**The problem**
Each line from the one that contains "By what distance" to the end of the material must be set down exactly, and no line before it.

━━━━━ Records provided

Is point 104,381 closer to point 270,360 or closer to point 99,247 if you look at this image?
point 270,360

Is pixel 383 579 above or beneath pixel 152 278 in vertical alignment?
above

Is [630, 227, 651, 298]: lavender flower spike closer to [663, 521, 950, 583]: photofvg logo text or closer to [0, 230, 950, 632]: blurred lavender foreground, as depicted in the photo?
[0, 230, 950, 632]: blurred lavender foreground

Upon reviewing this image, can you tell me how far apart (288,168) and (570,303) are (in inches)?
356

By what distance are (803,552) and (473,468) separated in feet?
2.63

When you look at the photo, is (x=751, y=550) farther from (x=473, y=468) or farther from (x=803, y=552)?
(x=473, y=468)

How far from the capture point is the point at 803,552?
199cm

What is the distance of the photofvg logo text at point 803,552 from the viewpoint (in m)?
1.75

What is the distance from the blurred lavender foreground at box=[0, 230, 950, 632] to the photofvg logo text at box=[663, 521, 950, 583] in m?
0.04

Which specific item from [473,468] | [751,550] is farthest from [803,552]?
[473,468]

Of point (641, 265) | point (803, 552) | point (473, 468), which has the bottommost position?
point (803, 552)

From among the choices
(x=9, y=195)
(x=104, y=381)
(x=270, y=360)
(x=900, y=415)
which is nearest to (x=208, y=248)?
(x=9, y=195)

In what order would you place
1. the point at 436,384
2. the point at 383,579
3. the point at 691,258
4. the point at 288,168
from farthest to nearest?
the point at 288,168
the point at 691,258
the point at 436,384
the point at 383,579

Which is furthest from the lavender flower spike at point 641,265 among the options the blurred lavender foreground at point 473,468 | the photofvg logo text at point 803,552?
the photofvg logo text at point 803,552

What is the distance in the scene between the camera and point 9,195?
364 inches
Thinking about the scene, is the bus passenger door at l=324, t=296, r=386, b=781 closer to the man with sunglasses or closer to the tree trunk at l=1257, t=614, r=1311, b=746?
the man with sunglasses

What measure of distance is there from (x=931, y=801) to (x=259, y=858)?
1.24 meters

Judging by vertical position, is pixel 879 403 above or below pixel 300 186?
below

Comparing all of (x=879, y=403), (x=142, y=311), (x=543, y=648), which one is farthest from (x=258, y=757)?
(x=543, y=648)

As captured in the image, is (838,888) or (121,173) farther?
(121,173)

━━━━━━━━━━

**Final result**
By what distance are (803,552) and (473,468) separated in feet?
2.63

When you look at the photo, is (x=751, y=550) farther from (x=473, y=468) or farther from (x=803, y=552)?
(x=473, y=468)

How far from the capture point is the point at 803,552?
199cm

What is the distance of the photofvg logo text at point 803,552 from the viewpoint (in m)?
1.75

What is the distance from the blurred lavender foreground at box=[0, 230, 950, 632] to the photofvg logo text at box=[663, 521, 950, 583] in m?
0.04

Which specific item from [473,468] | [751,550] is farthest from [803,552]?
[473,468]

Of point (641, 265) | point (803, 552) | point (473, 468), which has the bottommost position?
point (803, 552)

From among the choices
(x=9, y=195)
(x=104, y=381)
(x=270, y=360)
(x=900, y=415)
which is nearest to (x=208, y=248)?
(x=9, y=195)

In what order would you place
1. the point at 436,384
2. the point at 383,579
3. the point at 691,258
4. the point at 288,168
from farthest to nearest?
the point at 288,168
the point at 691,258
the point at 436,384
the point at 383,579

Which is furthest from the lavender flower spike at point 641,265 among the options the blurred lavender foreground at point 473,468 | the photofvg logo text at point 803,552?
the photofvg logo text at point 803,552

What is the distance in the scene between the camera and point 9,195?
364 inches
Thinking about the scene, is the bus passenger door at l=324, t=296, r=386, b=781 closer to the man with sunglasses or closer to the tree trunk at l=1257, t=614, r=1311, b=746?
the man with sunglasses

What measure of distance is there from (x=931, y=801) to (x=259, y=858)?
1.24 meters

Judging by vertical position, is pixel 879 403 above or below pixel 300 186?
below

Comparing all of (x=879, y=403), (x=142, y=311), (x=543, y=648), which one is farthest from (x=258, y=757)?
(x=543, y=648)

As captured in the image, is (838,888) or (121,173) farther?
(121,173)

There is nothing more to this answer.